The eight boats taking part in The King’s Cup each represented one of the following charities that are being supported this year by Their Royal Highnesses:
- Child Bereavement UK – Child Bereavement UK supports families and educates professionals both when a baby or child of any age dies or is dying, and when a child is facing bereavement. The Duke of Cambridge has been Royal Patron of Child Bereavement UK since 2009.
- Centrepoint – Centrepoint is the UK’s leading youth homelessness charity, and supports over 10,000 homeless young people each year. The Duke of Cambridge has been Patron since 2005, following in the footsteps of his mother Diana, Princess of Wales.
- The London Air Ambulance Charity 30th Anniversary Campaign – London’s Air Ambulance delivers an advanced trauma team to London’s most seriously injured patients. Using a helicopter from 08:00 to sunset, and rapid response cars at night or in adverse weather situations, London’s Air Ambulance brings the hospital to the patient when time is critical. The Duke of Cambridge became Patron of the London Air Ambulance Charity 30th Anniversary Campaign in 2019. The campaign aims to highlight the charity’s vital work in delivering life-saving treatment across London, and raise support for the development of new facilities.
- Tusk – For almost thirty years, Tusk has supported forward-thinking and successful conservation intervention in Africa. The Duke of Cambridge became Royal Patron of Tusk in 2005.

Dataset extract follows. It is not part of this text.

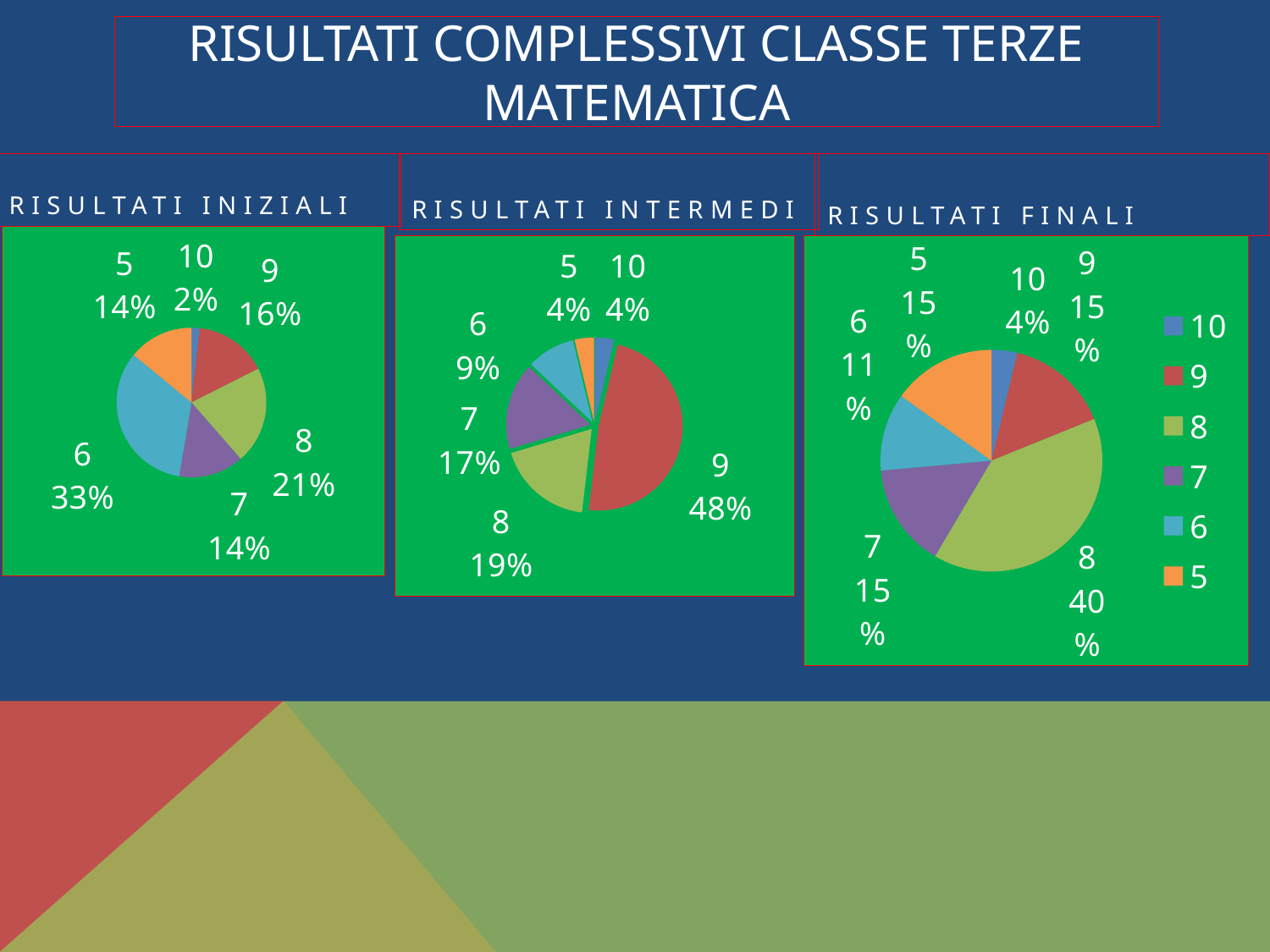
How many slices does the Risultati Finali pie chart have? 6 In the Risultati Intermedi chart, which grade has the largest share? 9 In the Risultati Iniziali chart, what share does grade 6 have? 33% How many entries does the legend of the Risultati Finali chart list? 6 In the Risultati Intermedi chart, what share does grade 9 have? 48% In the Risultati Finali chart, what is the difference between the shares of grade 8 and grade 6? 29% What kind of chart is used for Risultati Iniziali? Pie chart In the Risultati Intermedi chart, which has the larger share, grade 7 or grade 8? 8 In the Risultati Iniziali chart, what is the difference between the shares of grade 8 and grade 9? 5% In the Risultati Iniziali chart, which grade has the smallest share? 10 In the Risultati Finali chart, what share does grade 8 have? 40% In the Risultati Finali chart, which grade has the smallest share? 10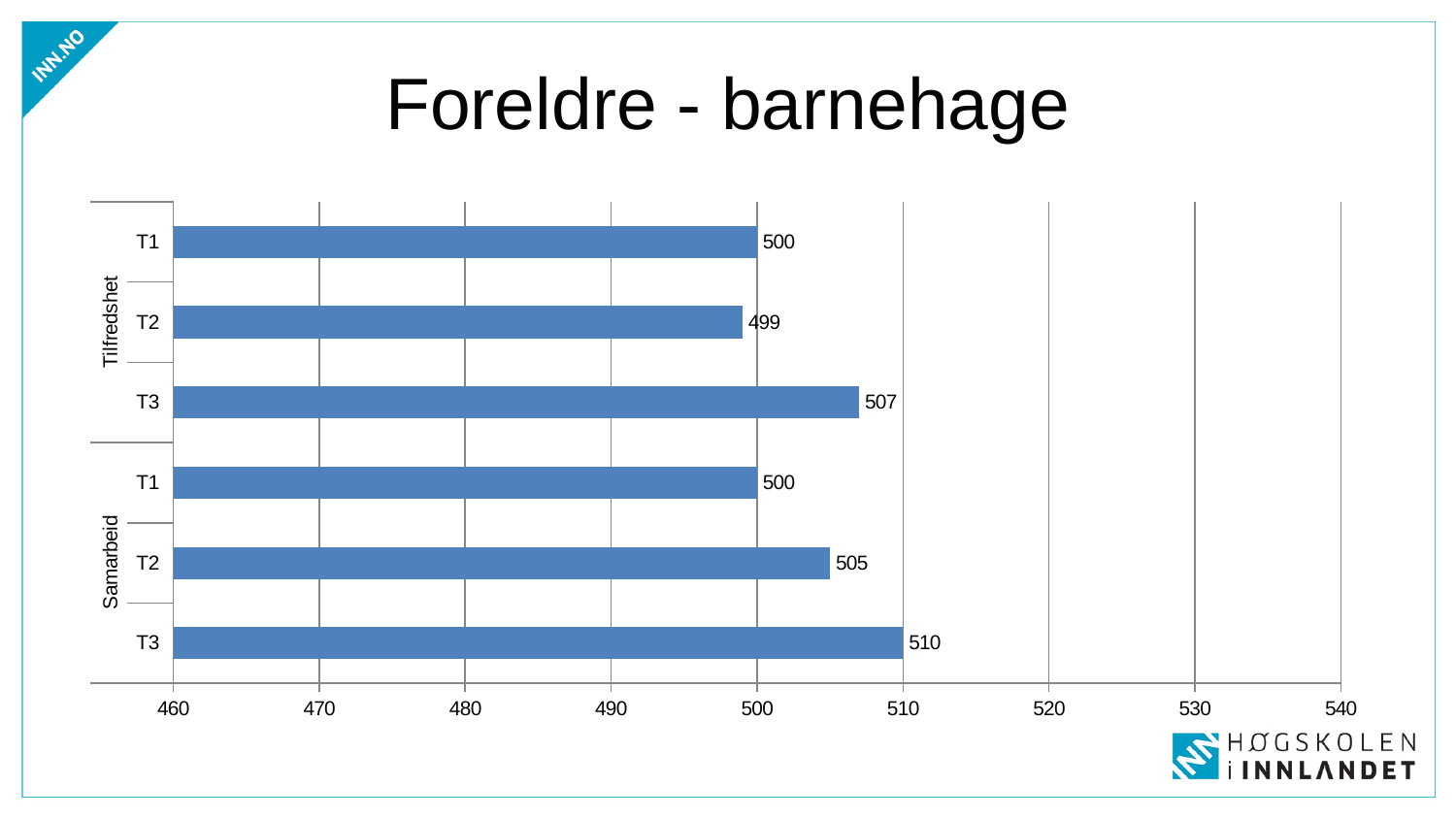
Which is larger, T2 under Tilfredshet or T2 under Samarbeid? T2 under Samarbeid What kind of chart is shown on the slide? bar chart Which bar has the lowest value on the chart? Tilfredshet T2 What is the value for T2 under Tilfredshet? 499 What is the difference between T1 and T3 under Samarbeid? 10 Is the value for T3 under Tilfredshet greater or less than 510? less What is the value for T2 under Samarbeid? 505 What is the value for T3 under Tilfredshet? 507 How many bars are plotted on the chart? 6 What is the difference between the T3 values for Samarbeid and Tilfredshet? 3 What is the title of the chart? Foreldre - barnehage Which bar has the highest value on the chart? Samarbeid T3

- Action on Addiction – Action on Addiction delivering effective programmes to support those affected by addiction to drugs and alcohol, their children and families. The Duchess of Cambridge became Patron in 2012.
- Place2Be – Place2Be provides emotional and therapeutic services in primary and secondary schools, building children’s resilience through talking, creative work and play. The Duchess of Cambridge became Patron in 2013.
- The Anna Freud National Centre for Children and Families – The Anna Freud Centre is a children’s mental health charity, which is working to reduce the burden of mental health difficulties of children and young people. The Duchess of Cambridge became Patron in 2016.
- The Royal Foundation in connection with Her Royal Highness’s work on Early Years – The Duke and Duchess are strong advocates for sport, and have undertaken work both in the UK and overseas to highlight the positive impact that sport can have on the individual and within local communities. The Duchess in particular champions how the benefits of sport, nature and the outdoors can impact childhood development, and lead to improved physical and mental wellbeing for all.